6.) Who is it for? Many will argue that the International Convention should be focused on the “now” rather than the future. After all, if someone has gone through all the effort to restore a particular vehicle and made the effort to haul it to the International Convention, then the events at that convention should be focused on that individual and others who have made similar efforts, right? Should the convention be for acknowledging past commitment to restoration, or should it focus on developing a strong interest in preserving historic military vehicles?
7.) Let people in! Is it in the best interest of the hobby to keep the public out of the convention? I don’t understand this one… sure it entitles the registrants to walk the aisles without rubbing elbows with the unwashed, but seriously, has anyone taken a hard look at the aisles on the first day of the convention? You could roll bowling balls down each one without hitting anyone. The cost of being restrictive is, well, being restrictive. Isn’t our goal to attract people to the hobby rather hold them at bay until we are finished picking over the vendor tables?
It’s an ongoing discussion
During the past five or six years, the hobby has been very fortunate to have MVPA board members who are actively engaged in the discussion about the future of the hobby. Not only have they realized an ongoing tribute to our veterans is perpetuated through the restoration, display and use of historic vehicles, but also, there is a business aspect to the hobby.
The MVPA is a non-profit organization committed to monitoring the health of our hobby and fine-tuning how it is promoted. In my opinion, the MVPA has the one of the best combination of board member skill sets that has ever been assembled. They have intimate exposure to the depth of knowledge of active members, emerging markets and legislative challenges to the hobby. The officers and board members are approachable and will listen to your comments. If you care about the future of the hobby, it is time to step up and join. Your membership fees and head count goes a long way to keeping the hobby strong now and for years to come.

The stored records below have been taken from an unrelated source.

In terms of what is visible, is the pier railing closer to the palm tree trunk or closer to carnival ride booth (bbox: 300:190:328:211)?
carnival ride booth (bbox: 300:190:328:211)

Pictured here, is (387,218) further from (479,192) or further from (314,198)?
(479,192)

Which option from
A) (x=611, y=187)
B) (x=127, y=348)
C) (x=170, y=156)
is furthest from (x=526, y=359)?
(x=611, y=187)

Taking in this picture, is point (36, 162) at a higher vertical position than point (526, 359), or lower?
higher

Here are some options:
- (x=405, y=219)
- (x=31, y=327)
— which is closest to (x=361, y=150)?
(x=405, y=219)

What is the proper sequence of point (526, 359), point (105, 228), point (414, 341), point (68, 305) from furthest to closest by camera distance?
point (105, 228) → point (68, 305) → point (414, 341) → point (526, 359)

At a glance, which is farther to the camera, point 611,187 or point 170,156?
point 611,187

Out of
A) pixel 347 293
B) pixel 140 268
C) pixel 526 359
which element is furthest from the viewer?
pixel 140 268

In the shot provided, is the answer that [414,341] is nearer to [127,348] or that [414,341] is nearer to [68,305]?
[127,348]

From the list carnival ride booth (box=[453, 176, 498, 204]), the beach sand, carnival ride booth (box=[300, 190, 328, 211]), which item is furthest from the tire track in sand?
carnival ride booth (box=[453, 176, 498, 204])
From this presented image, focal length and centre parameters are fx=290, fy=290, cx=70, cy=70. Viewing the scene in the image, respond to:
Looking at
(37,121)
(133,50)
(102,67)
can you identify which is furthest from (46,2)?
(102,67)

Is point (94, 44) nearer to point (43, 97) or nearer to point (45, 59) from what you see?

If the hobby is allowed to end with the current generation, the monetary value of the vehicles drops precipitously. If you don’t believe this, just look at the Model T and Model A hobby. After the “nostalgia generation” (those who remembered driving or riding in the vehicles when new) passed on or lost the ability to pursue the hobby, the value of the cars dropped considerably. The supply of restored vehicles had increased dramatically as owners died, and demand just did not keep up. To sell grandpa’s Model T, the price had to come way down—there just weren’t enough interested people to compete for the cars as they became available. Will there be customers clamoring to buy our historic military vehicles when we are done taking care of them?
The best way to insure that there will be enough customers to keep historic military vehicle prices stable–or even increase—is to engage the public in a friendly, inviting and exciting manner. It isn’t 1984 anymore. It’s time to admit that a finely restored vehicle isn’t enough to capture the interest of most folks. It’s gotta move, whiz-bang or do something exciting to attract the attention of wired-in, gotta-have-it-now generation.
Sure, we can fight the trend and keep displaying our vehicles and holding conventions as we did back in the 1980s and 1990s. Of course, we might just die in the trenches with our vehicles. Or, we can embrace the trends—we might just be surprised how the hobby will develop. If, for no other reason, we need the next generation if we want to sell our vehicles when the time comes.